Задание 1: В каком районе и какой области находится Верх-Ики, согласно фрагменту документа?

Фрагмент документа:
++++++++

Библиотекарша. Был ли SEX в СССР?

Библиотекарша. Был ли SEX в СССР?

Был ли SEX в СССР ?

Итак, Советский Союз, эпоха развитого социализма ( застой, всем хорошо и все довольны). Деревня, точнее — умирающее село, — Центральная усадьба хозяйства Верх-Ики Маслянинского района Новосибирской области. Как любил я эту деревню Верх-Ики! Бывал там не менее трёх раз. На высокой горке сама Усадьба: здание правления, магазин, столовая, коттеджи местной «знати» — директоров хозяйства, бригадиров, завхозов, кладовщиков, зав. мех. мастерскими, зав. гаражом, и т.д. — целая улица шикарных усадьб ( представляю, как дети и внуки тех «хозяев жизни» стенают сегодня и плачут на вот таких форумах об утраченном могуществе, о райской советской жизни, устроенной начальственными папашами для своих отпрысков: с ежегодными путёвками к морю, с бесплатной школой и гарантированным дипломом советского ВУЗа !! А ещё, вдоль этих хозяйских усадьб пролегал — асфальт (!) — немыслимая роскошь в сибирском советском селе !

++++++++

Исходные данные:

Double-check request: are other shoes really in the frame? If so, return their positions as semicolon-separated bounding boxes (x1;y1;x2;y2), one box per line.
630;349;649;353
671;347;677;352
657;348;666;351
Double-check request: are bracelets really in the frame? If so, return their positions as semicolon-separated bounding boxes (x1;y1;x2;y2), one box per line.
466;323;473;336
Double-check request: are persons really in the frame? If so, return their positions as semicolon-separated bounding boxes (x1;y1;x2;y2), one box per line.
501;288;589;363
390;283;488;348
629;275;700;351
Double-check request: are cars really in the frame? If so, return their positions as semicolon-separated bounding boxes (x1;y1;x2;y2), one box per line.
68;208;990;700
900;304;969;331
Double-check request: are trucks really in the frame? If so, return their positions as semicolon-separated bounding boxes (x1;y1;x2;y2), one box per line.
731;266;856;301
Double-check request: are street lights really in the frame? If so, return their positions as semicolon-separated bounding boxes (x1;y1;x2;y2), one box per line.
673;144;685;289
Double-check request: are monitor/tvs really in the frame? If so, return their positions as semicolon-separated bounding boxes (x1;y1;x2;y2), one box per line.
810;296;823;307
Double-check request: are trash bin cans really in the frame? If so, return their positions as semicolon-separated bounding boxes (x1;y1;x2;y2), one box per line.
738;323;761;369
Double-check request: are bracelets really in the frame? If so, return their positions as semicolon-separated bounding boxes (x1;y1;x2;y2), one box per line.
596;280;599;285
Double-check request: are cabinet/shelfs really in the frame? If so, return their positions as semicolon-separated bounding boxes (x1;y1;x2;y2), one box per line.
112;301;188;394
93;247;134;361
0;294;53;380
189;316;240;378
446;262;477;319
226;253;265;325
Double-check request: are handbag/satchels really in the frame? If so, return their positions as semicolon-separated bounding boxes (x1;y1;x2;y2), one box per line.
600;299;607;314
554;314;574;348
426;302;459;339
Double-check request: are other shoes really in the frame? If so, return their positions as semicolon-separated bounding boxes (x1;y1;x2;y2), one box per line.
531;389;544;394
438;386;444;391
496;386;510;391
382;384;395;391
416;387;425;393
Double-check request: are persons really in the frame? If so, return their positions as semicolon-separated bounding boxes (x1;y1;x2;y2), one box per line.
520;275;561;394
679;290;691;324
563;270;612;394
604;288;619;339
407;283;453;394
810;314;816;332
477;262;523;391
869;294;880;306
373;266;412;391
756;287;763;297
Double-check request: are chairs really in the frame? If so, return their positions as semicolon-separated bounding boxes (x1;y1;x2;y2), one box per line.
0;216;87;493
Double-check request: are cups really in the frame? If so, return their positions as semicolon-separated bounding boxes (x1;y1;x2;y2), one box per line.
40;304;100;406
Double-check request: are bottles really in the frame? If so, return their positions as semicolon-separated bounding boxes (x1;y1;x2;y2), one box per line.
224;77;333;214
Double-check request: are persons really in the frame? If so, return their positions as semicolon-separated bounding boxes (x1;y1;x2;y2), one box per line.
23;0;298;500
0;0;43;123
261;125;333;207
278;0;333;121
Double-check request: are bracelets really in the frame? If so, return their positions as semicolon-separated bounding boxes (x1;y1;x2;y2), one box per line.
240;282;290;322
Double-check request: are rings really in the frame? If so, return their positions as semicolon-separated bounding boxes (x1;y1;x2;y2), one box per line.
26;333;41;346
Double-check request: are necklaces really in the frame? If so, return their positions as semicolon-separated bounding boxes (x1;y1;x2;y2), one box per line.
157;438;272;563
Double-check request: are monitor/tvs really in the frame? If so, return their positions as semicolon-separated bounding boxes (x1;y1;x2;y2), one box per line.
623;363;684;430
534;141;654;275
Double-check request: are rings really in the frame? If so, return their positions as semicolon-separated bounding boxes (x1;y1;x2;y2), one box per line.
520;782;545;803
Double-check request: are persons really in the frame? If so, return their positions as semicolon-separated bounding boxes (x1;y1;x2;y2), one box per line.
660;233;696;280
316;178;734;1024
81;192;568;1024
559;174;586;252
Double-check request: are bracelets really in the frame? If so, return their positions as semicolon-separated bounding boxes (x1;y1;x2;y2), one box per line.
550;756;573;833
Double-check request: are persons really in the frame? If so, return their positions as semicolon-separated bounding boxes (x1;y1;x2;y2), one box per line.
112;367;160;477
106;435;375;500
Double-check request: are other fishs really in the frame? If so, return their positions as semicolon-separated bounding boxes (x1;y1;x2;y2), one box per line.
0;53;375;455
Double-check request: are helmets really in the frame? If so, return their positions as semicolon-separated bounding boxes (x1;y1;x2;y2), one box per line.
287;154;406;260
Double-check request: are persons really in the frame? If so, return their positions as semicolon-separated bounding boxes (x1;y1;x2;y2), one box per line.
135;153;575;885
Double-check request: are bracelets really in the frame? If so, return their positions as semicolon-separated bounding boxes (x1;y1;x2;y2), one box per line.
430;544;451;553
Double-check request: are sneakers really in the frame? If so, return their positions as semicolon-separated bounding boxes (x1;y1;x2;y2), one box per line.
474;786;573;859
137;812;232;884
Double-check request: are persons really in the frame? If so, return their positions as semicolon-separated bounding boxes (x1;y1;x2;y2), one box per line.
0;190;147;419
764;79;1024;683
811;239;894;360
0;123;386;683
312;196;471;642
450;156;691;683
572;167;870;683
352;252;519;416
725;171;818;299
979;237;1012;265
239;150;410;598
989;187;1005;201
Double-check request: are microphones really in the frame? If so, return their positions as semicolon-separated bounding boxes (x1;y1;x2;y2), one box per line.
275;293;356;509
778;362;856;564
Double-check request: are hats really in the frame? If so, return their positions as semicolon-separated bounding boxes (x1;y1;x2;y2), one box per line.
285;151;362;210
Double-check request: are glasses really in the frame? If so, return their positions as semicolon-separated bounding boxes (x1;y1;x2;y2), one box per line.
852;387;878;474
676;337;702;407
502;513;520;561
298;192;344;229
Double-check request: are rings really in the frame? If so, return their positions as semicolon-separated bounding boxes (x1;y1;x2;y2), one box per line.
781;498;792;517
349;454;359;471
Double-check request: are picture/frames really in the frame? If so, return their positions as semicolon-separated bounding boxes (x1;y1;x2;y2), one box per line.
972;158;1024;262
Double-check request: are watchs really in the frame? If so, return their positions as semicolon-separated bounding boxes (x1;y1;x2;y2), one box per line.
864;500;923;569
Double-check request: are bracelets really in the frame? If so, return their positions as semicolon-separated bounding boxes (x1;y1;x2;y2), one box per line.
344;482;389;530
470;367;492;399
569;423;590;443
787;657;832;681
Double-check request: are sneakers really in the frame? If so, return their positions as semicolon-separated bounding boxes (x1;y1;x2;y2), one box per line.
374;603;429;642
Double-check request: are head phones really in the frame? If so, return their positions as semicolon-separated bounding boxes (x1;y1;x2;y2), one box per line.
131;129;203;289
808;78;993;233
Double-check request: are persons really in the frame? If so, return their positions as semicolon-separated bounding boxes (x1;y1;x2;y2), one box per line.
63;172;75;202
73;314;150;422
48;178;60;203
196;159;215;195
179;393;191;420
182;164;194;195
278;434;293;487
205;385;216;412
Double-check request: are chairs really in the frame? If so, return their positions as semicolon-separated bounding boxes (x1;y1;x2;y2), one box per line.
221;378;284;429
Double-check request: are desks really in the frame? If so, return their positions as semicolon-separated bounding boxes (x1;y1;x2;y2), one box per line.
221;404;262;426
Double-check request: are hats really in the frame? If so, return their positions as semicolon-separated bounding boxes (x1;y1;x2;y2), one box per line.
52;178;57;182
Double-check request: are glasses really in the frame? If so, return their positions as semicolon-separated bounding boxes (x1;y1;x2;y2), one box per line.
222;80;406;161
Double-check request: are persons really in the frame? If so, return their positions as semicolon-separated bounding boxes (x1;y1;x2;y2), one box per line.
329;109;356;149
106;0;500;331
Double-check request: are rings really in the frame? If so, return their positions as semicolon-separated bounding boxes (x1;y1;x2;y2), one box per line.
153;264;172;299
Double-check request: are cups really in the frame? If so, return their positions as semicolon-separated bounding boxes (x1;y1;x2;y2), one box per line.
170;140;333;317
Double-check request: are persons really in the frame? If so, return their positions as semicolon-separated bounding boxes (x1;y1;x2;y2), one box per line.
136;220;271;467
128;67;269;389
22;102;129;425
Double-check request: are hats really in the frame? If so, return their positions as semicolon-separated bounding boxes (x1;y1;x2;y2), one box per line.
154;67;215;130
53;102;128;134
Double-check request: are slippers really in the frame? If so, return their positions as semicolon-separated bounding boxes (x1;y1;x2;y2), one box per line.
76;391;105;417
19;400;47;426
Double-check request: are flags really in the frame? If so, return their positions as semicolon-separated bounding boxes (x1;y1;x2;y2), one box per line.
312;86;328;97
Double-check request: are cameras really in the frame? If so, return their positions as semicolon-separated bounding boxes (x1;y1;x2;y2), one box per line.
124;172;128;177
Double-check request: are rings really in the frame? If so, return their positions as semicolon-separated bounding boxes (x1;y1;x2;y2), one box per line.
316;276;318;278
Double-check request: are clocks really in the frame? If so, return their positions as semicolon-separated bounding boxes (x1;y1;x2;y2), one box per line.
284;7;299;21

++++++++

Задание 2: Преобразуйте в нумерованный список ту часть записей, которая начинается с самой первой строки записей и заканчивается строкой, содержащей «596;280;599;285». Обе границы входят в список, а пустые строки в него не включайте.

Ответ 1: В Маслянинском районе Новосибирской области.

Ответ 2:
1. Double-check request: are other shoes really in the frame? If so, return their positions as semicolon-separated bounding boxes (x1;y1;x2;y2), one box per line.
2. 630;349;649;353
3. 671;347;677;352
4. 657;348;666;351
5. Double-check request: are bracelets really in the frame? If so, return their positions as semicolon-separated bounding boxes (x1;y1;x2;y2), one box per line.
6. 466;323;473;336
7. Double-check request: are persons really in the frame? If so, return their positions as semicolon-separated bounding boxes (x1;y1;x2;y2), one box per line.
8. 501;288;589;363
9. 390;283;488;348
10. 629;275;700;351
11. Double-check request: are cars really in the frame? If so, return their positions as semicolon-separated bounding boxes (x1;y1;x2;y2), one box per line.
12. 68;208;990;700
13. 900;304;969;331
14. Double-check request: are trucks really in the frame? If so, return their positions as semicolon-separated bounding boxes (x1;y1;x2;y2), one box per line.
15. 731;266;856;301
16. Double-check request: are street lights really in the frame? If so, return their positions as semicolon-separated bounding boxes (x1;y1;x2;y2), one box per line.
17. 673;144;685;289
18. Double-check request: are monitor/tvs really in the frame? If so, return their positions as semicolon-separated bounding boxes (x1;y1;x2;y2), one box per line.
19. 810;296;823;307
20. Double-check request: are trash bin cans really in the frame? If so, return their positions as semicolon-separated bounding boxes (x1;y1;x2;y2), one box per line.
21. 738;323;761;369
22. Double-check request: are bracelets really in the frame? If so, return their positions as semicolon-separated bounding boxes (x1;y1;x2;y2), one box per line.
23. 596;280;599;285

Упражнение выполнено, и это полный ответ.